FNSEA et Jeunes Agriculteurs alertent sur la perte de souveraineté alimentaire

AGRICULTURE

En 20 ans, la France est passée du second rang (les États-Unis occupant la première position) au sixième rang des exportateurs mondiaux de produits agricoles, s’étant successivement fait dépasser par les Pays-Bas, l’Allemagne, le Brésil et la Chine.

Certes, la France demeure le principal pays producteur de richesse agricole du Vieux Continent et l’image d’Épinal qui dépeint la France comme le « grenier » de l’Europe perdure ; mais « la ferme France » perd chaque année des parts de son camembert en matière de souveraineté alimentaire. Les chiffres de l’agriculture française pour l’année 2023 sont parus, le 3 juillet dernier, et sont loin d’être encourageants. En moyenne, le résultat brut de l’activité agricole française a chuté de 13,4 % par exploitant.

L'agriculture française en difficulté

Un chiffre qui révèle la difficulté financière voire la souffrance existentielle (pour les plus vulnérables) dans lesquelles sont embourbés nos agriculteurs. Est-il nécessaire de rappeler qu’on dénombre « un suicide d’agriculteur tous les deux jours », en France ? Jusqu’à présent, le monde rural se mourait à petit feu, dans le silence douloureux des hommes dignes, qui élèvent chaque jour un bonheur perdu. La fronde des agriculteurs français, survenue en ce début d’année, a été un sursaut d’élan vital. Une piqûre de rappel adressée à « la technocratie [française et européenne] qui fait la loi », comme l’évoquait de Gaulle. Baisse du pouvoir d’achat, matraquage fiscal, lourdeur administrative, concurrence déloyale : nombreux sont les maux qui pèsent sur les filières agricoles françaises. La France est plus particulièrement touchée par la diminution du volume de viande et de lait produits, la chute des cours des céréales ou encore la hausse des prix des intrants (engrais, énergie…). La production animale, pour sa part, ne cesse de s’amoindrir : en 2023, elle a chuté de 1,8 %, et ce, pour la cinquième année consécutive (-2 %/an en moyenne). Éleveurs bovins de viande et éleveurs bovins de lait sont les plus touchés. Contacté par BV, le directeur d’une usine de production de canard installée dans l’Ouest mâconnais nous fait part de son constat. « S’alimenter est devenu la variable d’ajustement de bon nombre de Français », nous confie-t-il. L’inflation, couplée à des prélèvements contraints (TVA, prélèvement à la source, etc.), fait que « la plupart des Français regardent le prix avant de regarder la provenance et la qualité des produits alimentaires » qu’ils posent dans leur chariot, nous dit-il.

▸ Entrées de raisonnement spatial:

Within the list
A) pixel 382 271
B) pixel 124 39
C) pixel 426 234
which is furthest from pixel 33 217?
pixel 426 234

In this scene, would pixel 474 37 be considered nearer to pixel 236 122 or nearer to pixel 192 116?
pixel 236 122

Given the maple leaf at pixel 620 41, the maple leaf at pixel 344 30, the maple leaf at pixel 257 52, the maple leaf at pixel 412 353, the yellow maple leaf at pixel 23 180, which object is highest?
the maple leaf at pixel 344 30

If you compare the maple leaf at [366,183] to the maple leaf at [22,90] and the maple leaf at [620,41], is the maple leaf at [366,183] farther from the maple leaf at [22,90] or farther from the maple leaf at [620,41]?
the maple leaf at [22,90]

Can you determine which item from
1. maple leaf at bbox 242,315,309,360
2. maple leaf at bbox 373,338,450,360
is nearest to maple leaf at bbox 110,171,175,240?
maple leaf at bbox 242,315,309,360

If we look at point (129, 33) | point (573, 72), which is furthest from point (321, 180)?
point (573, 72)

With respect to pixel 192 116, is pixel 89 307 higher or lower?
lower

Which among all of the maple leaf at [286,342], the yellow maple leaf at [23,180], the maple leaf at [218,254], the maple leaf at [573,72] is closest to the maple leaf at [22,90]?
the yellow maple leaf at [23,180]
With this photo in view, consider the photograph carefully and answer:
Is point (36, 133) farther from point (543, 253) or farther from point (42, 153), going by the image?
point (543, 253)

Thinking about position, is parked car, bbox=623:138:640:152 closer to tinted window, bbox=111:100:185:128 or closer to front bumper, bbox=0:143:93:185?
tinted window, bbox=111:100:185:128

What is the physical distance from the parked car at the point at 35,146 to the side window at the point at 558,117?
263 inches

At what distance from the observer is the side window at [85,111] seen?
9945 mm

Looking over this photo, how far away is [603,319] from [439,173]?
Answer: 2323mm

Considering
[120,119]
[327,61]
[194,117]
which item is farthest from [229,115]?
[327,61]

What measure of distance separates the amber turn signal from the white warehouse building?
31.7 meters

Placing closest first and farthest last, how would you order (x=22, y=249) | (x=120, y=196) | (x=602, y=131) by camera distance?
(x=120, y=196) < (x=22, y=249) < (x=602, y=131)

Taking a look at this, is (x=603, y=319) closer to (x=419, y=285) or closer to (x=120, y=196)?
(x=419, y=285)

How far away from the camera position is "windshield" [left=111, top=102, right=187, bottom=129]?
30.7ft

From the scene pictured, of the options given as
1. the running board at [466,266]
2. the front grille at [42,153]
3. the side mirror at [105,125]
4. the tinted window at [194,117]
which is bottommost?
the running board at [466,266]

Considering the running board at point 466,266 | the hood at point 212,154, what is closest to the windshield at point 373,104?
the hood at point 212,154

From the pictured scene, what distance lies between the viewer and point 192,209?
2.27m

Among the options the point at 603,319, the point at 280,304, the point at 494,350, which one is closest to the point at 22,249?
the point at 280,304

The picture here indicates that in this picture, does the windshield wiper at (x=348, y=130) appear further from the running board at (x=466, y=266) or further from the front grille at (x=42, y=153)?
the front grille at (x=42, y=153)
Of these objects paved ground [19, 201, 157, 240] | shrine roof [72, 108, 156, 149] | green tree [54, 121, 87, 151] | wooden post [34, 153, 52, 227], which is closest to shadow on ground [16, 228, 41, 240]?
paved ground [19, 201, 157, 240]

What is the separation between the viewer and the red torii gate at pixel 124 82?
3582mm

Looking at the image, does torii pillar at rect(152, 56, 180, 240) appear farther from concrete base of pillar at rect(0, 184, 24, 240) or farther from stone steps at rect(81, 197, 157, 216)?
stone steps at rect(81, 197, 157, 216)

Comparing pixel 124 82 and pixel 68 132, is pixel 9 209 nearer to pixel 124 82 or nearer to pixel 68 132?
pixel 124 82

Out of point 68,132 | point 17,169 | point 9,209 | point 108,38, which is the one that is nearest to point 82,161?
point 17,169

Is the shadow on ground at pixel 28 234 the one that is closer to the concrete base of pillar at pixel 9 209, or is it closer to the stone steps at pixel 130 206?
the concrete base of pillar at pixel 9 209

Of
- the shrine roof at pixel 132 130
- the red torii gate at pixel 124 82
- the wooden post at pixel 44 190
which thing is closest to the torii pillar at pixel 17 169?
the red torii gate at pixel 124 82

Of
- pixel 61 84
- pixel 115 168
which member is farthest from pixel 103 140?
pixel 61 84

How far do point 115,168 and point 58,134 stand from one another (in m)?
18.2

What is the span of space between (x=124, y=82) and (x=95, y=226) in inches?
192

▸ CONSIGNE: Recopiez fidèlement, s'il vous plaît, le passage du texte sur l'agriculture française qui commence par « Certes, la France » et se poursuit jusqu'à « 13,4 % par exploitant. ». Ces entrées proviennent d'une autre source que le texte.

▸ RÉSULTAT ATTENDU:
Certes, la France demeure le principal pays producteur de richesse agricole du Vieux Continent et l’image d’Épinal qui dépeint la France comme le « grenier » de l’Europe perdure ; mais « la ferme France » perd chaque année des parts de son camembert en matière de souveraineté alimentaire. Les chiffres de l’agriculture française pour l’année 2023 sont parus, le 3 juillet dernier, et sont loin d’être encourageants. En moyenne, le résultat brut de l’activité agricole française a chuté de 13,4 % par exploitant.